Work instructions - Of all the lines in the material, count those containing the string "site" and write only the resulting number.

The input -
*** Begin section ***

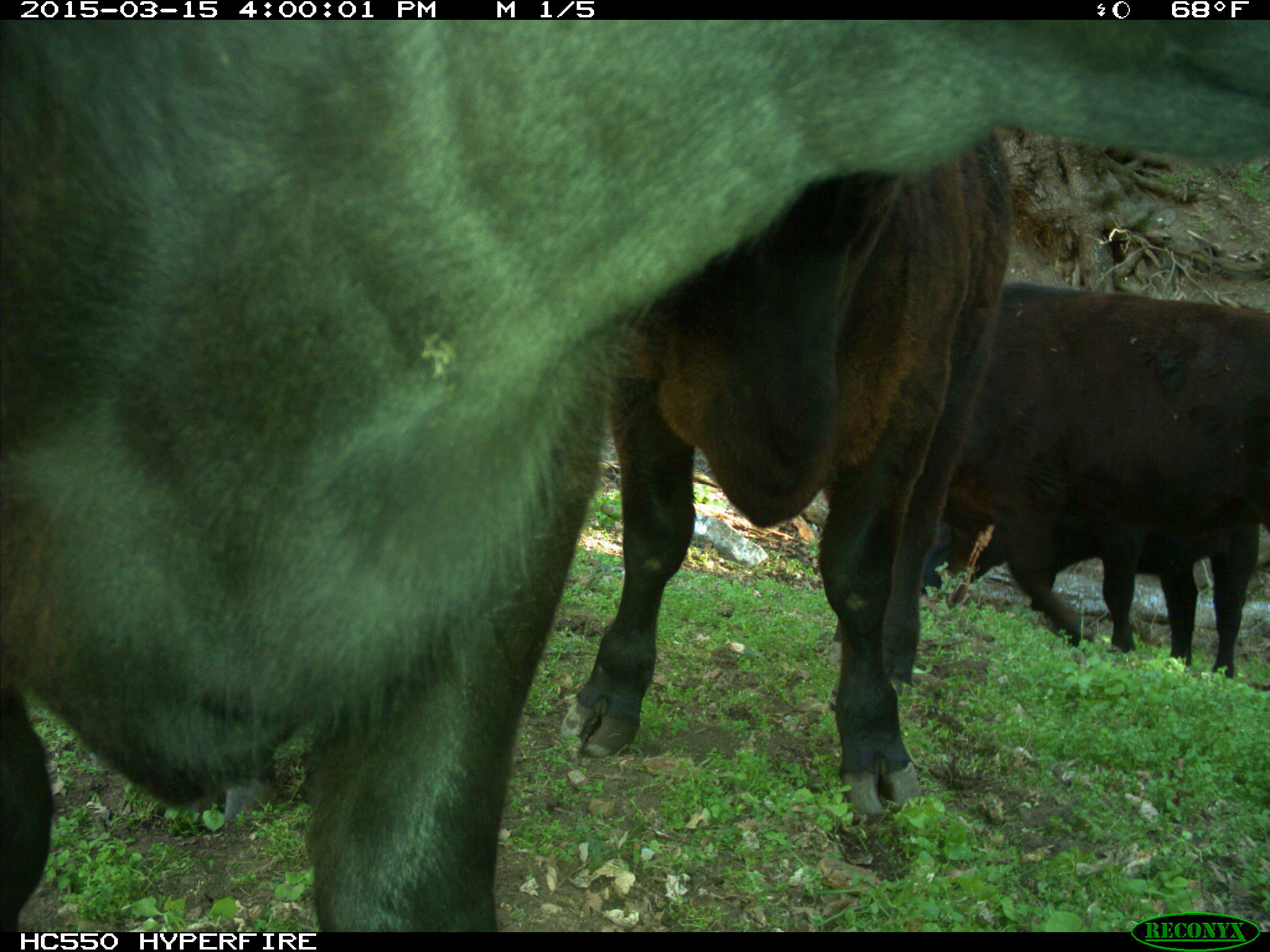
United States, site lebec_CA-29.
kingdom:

*** End section ***
*** Begin section ***

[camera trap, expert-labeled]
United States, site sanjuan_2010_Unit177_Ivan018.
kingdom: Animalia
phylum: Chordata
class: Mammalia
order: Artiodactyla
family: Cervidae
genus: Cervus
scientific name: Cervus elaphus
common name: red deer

*** End section ***
*** Begin section ***

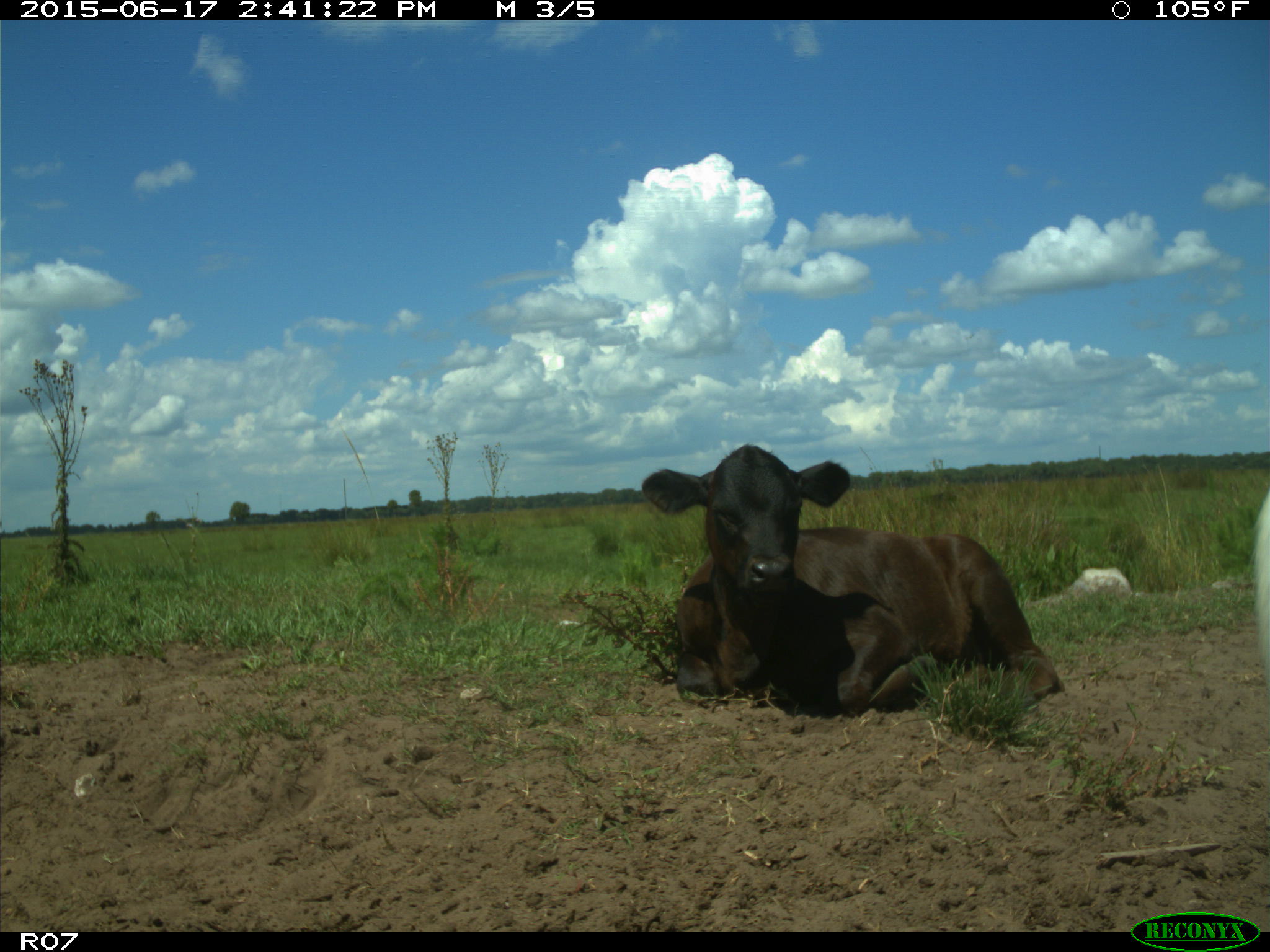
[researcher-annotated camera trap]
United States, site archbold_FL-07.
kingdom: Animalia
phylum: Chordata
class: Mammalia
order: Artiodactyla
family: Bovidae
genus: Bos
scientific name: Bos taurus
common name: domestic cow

*** End section ***

Output for this exercise - 3